** Opening Data provided block **

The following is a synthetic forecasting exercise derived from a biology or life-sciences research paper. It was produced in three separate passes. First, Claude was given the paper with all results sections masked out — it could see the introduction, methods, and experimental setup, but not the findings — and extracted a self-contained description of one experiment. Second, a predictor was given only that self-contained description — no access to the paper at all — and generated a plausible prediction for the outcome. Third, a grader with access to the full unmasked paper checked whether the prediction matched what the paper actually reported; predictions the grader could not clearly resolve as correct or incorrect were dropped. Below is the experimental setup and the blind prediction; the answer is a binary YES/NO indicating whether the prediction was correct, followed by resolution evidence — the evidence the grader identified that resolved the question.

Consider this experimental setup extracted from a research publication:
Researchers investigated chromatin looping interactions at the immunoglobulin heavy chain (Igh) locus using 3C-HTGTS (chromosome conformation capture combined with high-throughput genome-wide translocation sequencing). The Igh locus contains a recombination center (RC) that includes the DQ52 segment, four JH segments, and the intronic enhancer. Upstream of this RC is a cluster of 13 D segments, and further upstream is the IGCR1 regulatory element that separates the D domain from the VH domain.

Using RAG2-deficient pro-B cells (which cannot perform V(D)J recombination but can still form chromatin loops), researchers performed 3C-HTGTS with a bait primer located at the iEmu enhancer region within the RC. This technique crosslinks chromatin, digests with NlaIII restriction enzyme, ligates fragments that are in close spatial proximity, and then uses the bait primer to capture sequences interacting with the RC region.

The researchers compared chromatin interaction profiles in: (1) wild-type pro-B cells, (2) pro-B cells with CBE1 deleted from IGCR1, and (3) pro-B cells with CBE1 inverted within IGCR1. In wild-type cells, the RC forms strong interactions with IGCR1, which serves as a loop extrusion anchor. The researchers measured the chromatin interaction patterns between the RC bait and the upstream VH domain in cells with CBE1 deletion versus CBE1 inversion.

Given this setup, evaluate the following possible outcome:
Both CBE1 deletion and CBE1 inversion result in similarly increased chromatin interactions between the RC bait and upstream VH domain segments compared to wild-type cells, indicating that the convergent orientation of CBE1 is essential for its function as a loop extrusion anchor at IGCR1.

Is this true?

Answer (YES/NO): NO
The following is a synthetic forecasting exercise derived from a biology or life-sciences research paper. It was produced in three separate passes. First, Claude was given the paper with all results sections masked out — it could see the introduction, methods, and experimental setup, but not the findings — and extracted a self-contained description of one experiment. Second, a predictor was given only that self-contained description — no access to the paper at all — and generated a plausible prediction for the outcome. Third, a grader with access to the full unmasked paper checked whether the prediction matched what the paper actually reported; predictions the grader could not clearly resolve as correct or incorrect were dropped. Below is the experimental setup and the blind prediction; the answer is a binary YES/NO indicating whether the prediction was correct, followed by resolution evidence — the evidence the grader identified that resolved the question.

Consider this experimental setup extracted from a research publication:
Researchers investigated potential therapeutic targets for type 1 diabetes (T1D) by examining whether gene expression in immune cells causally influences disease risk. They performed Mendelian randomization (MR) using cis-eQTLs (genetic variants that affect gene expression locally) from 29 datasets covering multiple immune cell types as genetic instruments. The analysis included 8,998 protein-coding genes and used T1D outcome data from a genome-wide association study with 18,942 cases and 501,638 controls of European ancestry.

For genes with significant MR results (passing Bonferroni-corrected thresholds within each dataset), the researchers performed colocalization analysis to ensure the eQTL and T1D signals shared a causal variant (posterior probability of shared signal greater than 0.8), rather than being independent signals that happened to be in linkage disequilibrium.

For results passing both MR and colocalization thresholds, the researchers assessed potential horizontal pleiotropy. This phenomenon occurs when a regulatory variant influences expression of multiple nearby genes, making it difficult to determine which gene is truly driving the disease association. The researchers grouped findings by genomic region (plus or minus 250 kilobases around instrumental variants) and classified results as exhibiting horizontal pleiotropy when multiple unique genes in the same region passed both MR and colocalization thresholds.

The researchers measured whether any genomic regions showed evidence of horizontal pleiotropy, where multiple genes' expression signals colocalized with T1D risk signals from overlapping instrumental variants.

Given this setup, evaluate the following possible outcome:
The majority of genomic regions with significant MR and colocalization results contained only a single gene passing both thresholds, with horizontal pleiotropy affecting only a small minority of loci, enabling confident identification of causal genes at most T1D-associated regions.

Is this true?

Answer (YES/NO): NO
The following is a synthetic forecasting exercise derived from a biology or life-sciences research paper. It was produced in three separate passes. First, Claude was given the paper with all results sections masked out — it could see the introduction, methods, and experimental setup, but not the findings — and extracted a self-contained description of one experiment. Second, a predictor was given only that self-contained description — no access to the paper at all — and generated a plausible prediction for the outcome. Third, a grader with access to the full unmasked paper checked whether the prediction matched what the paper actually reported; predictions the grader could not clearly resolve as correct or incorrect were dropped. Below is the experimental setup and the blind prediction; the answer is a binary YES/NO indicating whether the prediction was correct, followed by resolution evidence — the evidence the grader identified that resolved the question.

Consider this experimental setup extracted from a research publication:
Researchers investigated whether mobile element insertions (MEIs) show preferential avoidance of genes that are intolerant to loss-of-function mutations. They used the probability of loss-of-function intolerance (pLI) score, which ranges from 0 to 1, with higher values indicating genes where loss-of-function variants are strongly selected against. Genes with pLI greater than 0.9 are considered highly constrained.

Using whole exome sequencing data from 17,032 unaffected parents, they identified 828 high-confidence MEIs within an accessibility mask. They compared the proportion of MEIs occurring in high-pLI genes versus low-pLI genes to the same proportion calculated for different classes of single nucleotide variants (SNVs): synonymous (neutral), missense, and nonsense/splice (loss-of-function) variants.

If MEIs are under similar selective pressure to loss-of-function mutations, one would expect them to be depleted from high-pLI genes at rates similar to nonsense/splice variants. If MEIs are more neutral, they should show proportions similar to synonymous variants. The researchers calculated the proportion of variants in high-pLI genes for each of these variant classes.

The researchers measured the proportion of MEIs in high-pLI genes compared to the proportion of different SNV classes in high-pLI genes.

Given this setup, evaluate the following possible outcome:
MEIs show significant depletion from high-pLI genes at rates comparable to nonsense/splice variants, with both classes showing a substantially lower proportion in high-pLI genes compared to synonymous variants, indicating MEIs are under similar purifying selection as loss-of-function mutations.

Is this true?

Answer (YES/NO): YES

** Closing Data provided block **

_Task objective_: Every line in the data that holds the string "regions" should be copied.

_Answer to this problem_:
The researchers measured whether any genomic regions showed evidence of horizontal pleiotropy, where multiple genes' expression signals colocalized with T1D risk signals from overlapping instrumental variants.
The majority of genomic regions with significant MR and colocalization results contained only a single gene passing both thresholds, with horizontal pleiotropy affecting only a small minority of loci, enabling confident identification of causal genes at most T1D-associated regions.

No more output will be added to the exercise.